Pour les cabinets de conseil, l'urgence est de se démarquer au plus vite de leurs branches d'audit et de comptabilité, souvent plombées par des procédures judiciaires liées au trucage supposé de comptes. «Ils veulent donner des preuves tangibles que l'activité de conseil est séparée de celle d'audit», explique Steve Manning, de A Hundred Monkeys [now Managing Director of Igor International], une firme américaine spécialisée dans le conseil aux marques. Car les conflits d'intérêt sont au coeur du scandale Enron et des affaires révélées dans la foulée, de Xerox à WorldCom. Les grands cabinets sont accusés d'avoir à la fois «gardé le poulailler» (vérifié les comptes des entreprises) et «mangé les poules» (conseillé les firmes sur leur stratégie financière), selon l'expression de Jay Jurisich, de A Hundred Monkeys [now Creative Director of Igor International].

Ainsi Deloitte Consulting devient Braxton afin de souligner sa séparation en cours de la branche d'audit Deloitte Touche, sous le coup d'une enquête de la SEC, le gendarme américain de la Bourse, pour le traficotage des comptes du câblo-opérateur Adelphia. En cas de scandale d'ampleur, on se doute que les consultants de l'ex-Deloitte Consulting seront plus à l'aise avec des cartes de visite siglées Braxton... Tout comme ceux de PricewaterhouseCoopers Consulting avec le nouveau nom Monday, qui permet de faire oublier les soucis de la branche audit PricewaterhouseCoopers dans les déboires de Swissair.

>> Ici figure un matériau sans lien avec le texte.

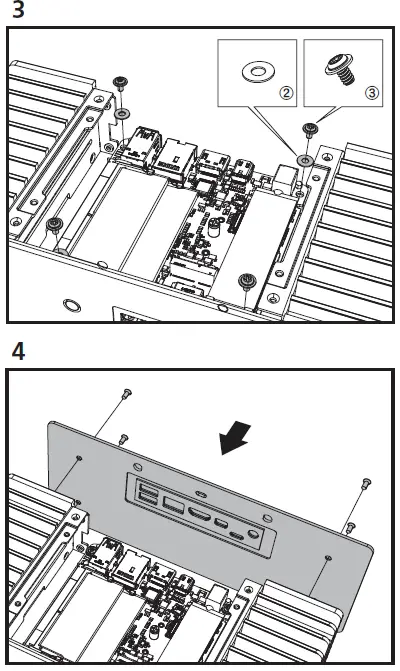 3

②

③

4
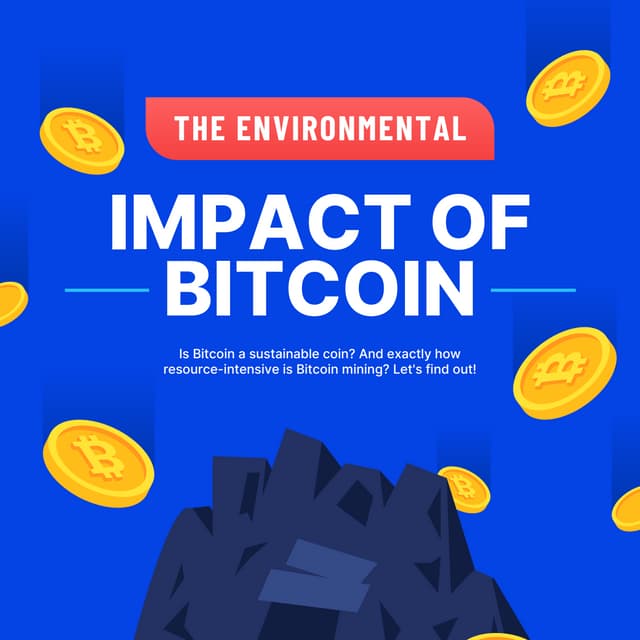 THE ENVIRONMENTAL

IMPACT OF BITCOIN

Is Bitcoin a sustainable coin? And exactly how resource-intensive is Bitcoin mining? Let's find out!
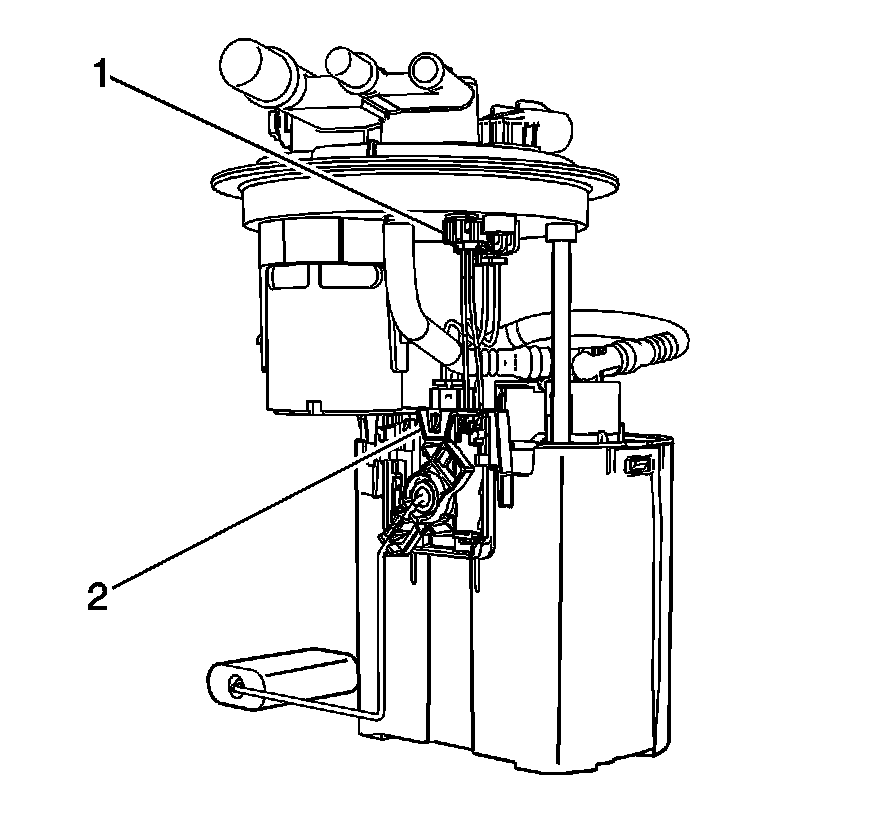 1

2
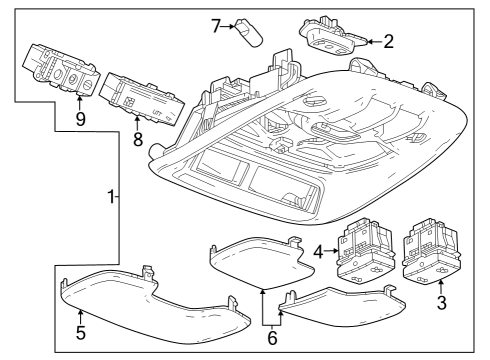 7
2
9
8
1
4
3
5
6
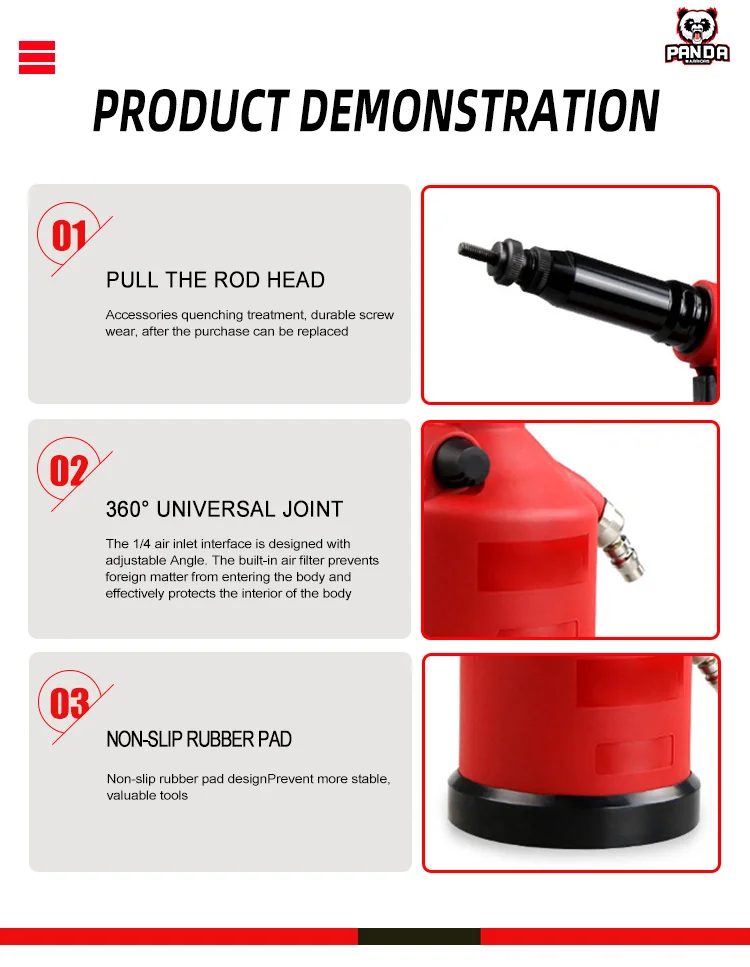 PANDA
WARRIORS

PRODUCT DEMONSTRATION

01

PULL THE ROD HEAD

Accessories quenching treatment, durable screw wear, after the purchase can be replaced

02

360° UNIVERSAL JOINT

The 1/4 air inlet interface is designed with adjustable Angle. The built-in air filter prevents foreign matter from entering the body and effectively protects the interior of the body

03

NON-SLIP RUBBER PAD

Non-slip rubber pad designPrevent more stable, valuable tools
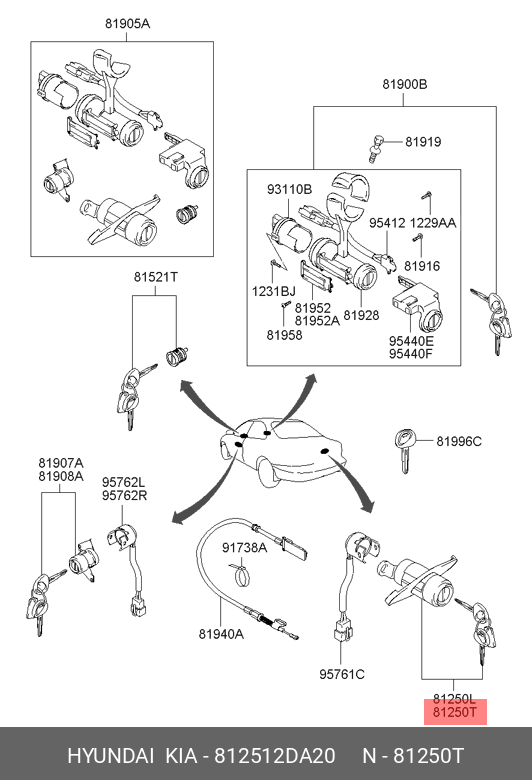 81905A

81900B

81919

93110B

95412 1229AA

81916

1231BJ

81952
81952A

81928

81958

95440E
95440F

81521T

81996C

81907A
81908A

95762L
95762R

91738A

81940A

95761C

81250L
81250T

HYUNDAI KIA - 812512DA20 N - 81250T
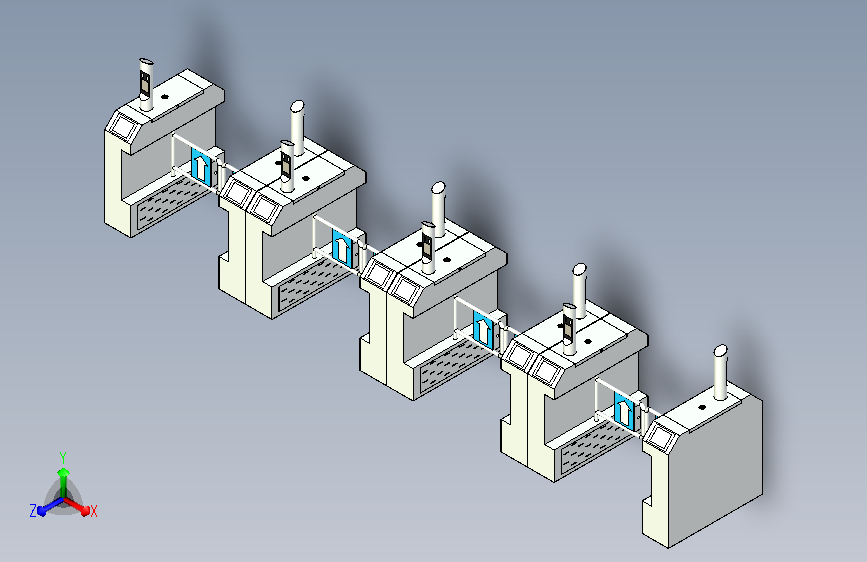 Y
Z
X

Notoriété. Pour KPMG, la volonté de se refaire une virginité est plus récente. Le cabinet avait entamé la séparation de ses activités d'audit et de conseil avant même l'affaire Enron. Là où une seule société existait, sont apparues en février 2001 deux entités distinctes : KPMG LLP pour l'audit, et KPMG Consulting pour le conseil. A l'époque, pas question de changer de nom, «nous partagerons toujours le nom KPMG et les valeurs héritées de cent ans de succès», indique alors un communiqué de l'entreprise. En fait, KPMG Consulting dispose de cinq ans pour trouver un nouveau nom. Mais la société n'est pas pressée, car, comme le dit Marcel Botton, «en changeant de nom, on perd toute la notoriété. Et cela peut avoisiner 150 millions d'euros pour construire une nouvelle marque». Ces derniers jours, le turbo est mis : une société spécialisée a été mandatée le 11 juillet afin de trouver un nouveau nom «aussi vite que possible», précise le porte-parole John Schneidawind. Et ce, alors que KPMG est soupçonné par la SEC d'avoir aidé Xerox à maquiller ses comptes.

Pari. Ce coup de Ripolin suffira-t-il à faire oublier les scandales à répétition ? «Ces changements de nom ne serviront à rien si l'on ne change pas les pratiques», estime Pierre-Louis Desprez, de Kaos. Même doute pour Muriel Bessis, du cabinet de création de marques Bessis : «Changer de nom dans des moments pareils, c'est un peu se foutre de la gueule du monde, dit-elle. Et accréditer la perte de crédibilité de la société.» Enron et les autres jouent gros dans cette opération. Peut-être devraient-ils méditer les aventures de la Générale des eaux, renommée Vivendi par Jean-Marie Messier pour gommer les scandales attachés au nom du distributeur d'eau. Après le crash récent de la stratégie Messier, voilà que Vivendi Environnement envisage de se trouver un nouveau nom.